SOURCE MATERIAL:
-- Opening Marker --
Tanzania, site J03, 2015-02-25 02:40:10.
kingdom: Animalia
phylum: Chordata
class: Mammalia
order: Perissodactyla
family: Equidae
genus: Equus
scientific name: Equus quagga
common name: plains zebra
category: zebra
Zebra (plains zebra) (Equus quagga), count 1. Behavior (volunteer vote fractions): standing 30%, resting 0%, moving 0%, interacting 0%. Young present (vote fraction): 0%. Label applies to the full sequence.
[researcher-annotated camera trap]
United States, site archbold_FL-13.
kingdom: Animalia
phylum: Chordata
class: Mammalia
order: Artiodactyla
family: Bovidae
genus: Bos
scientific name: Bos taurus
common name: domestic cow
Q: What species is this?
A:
-- Closing Marker --
-- Opening Marker --
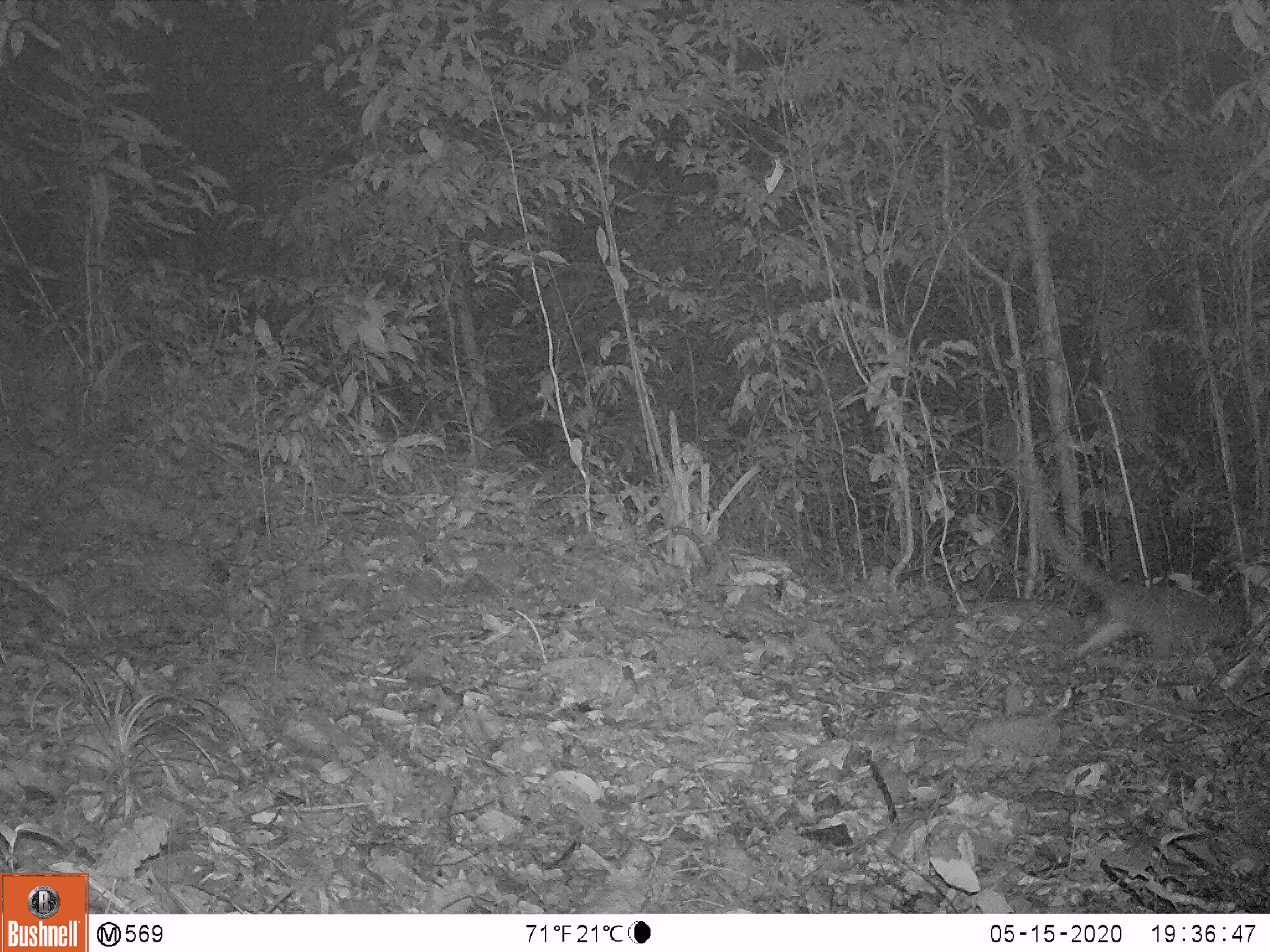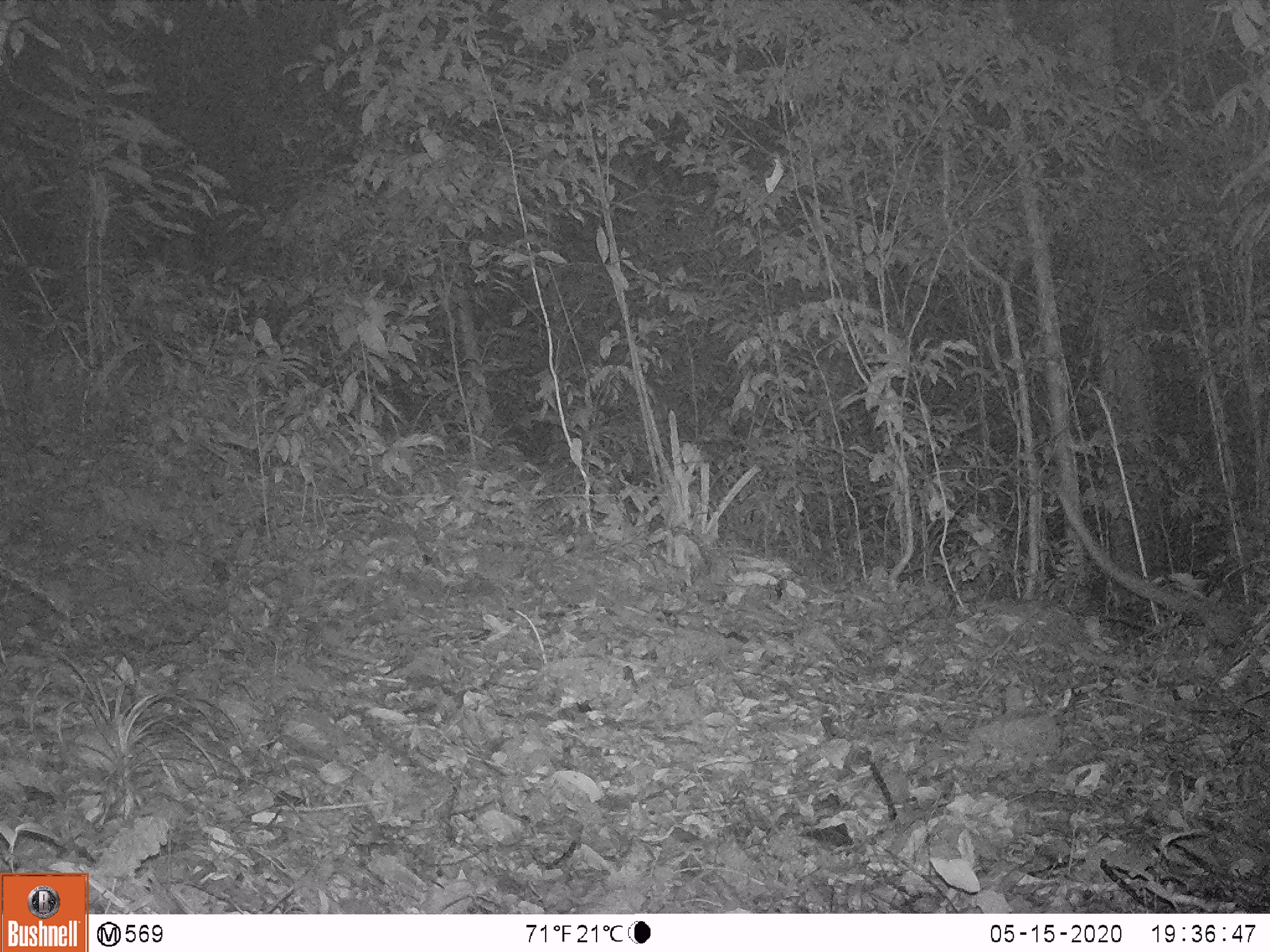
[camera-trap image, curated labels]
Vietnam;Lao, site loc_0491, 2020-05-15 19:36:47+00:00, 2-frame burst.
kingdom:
-- Closing Marker --
-- Opening Marker --
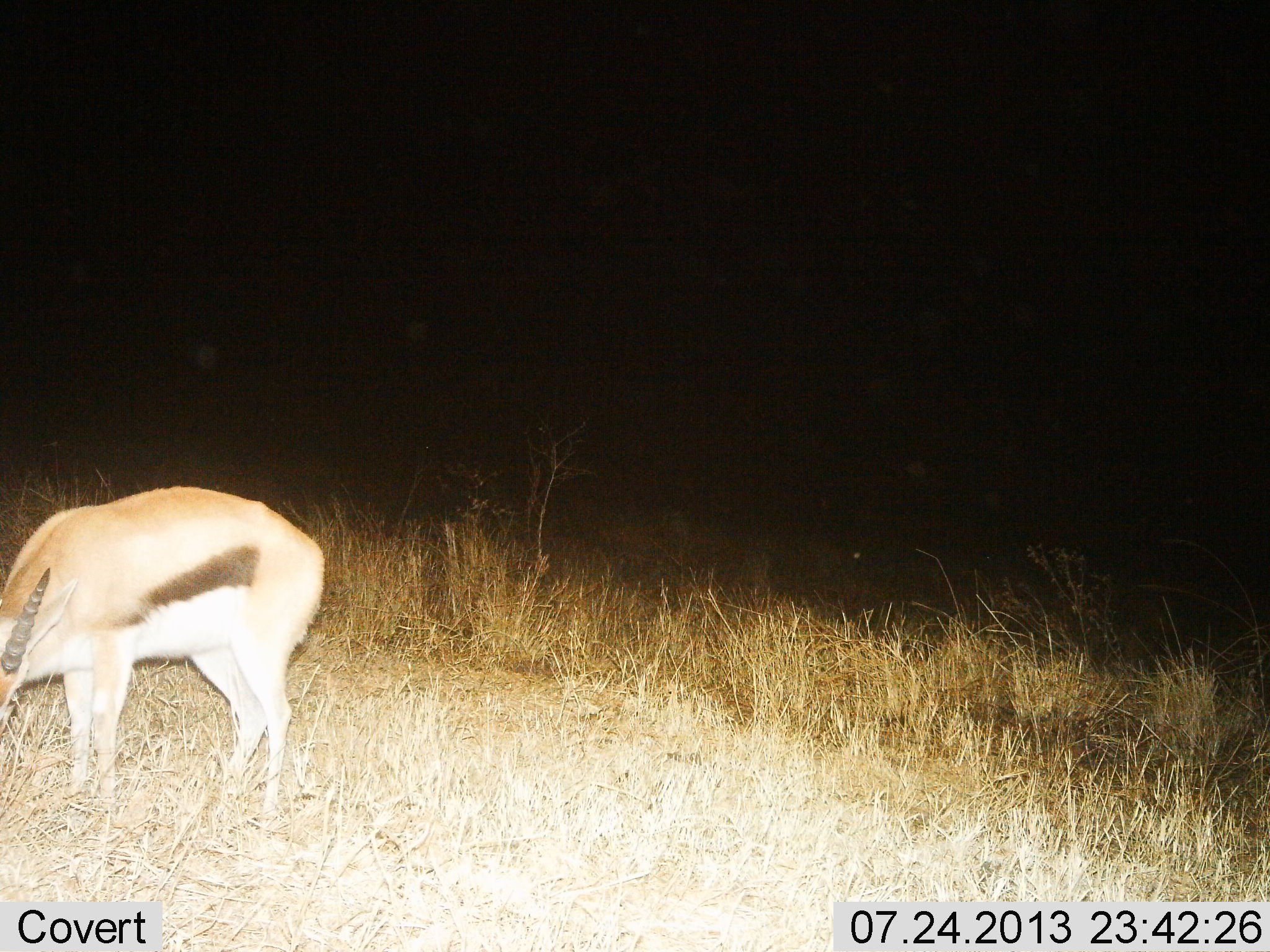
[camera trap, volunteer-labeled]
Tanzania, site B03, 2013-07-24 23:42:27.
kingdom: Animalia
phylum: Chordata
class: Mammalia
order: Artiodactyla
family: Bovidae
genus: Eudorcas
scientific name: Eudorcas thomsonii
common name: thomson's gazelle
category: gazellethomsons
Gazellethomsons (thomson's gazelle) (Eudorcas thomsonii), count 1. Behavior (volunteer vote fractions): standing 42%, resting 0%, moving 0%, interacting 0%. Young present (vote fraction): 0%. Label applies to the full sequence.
-- Closing Marker --
YOUR GOAL: Return the lines above that include the string "Tanzania".

EXERCISE RESPONSE:
Tanzania, site J03, 2015-02-25 02:40:10.
Tanzania, site B03, 2013-07-24 23:42:27.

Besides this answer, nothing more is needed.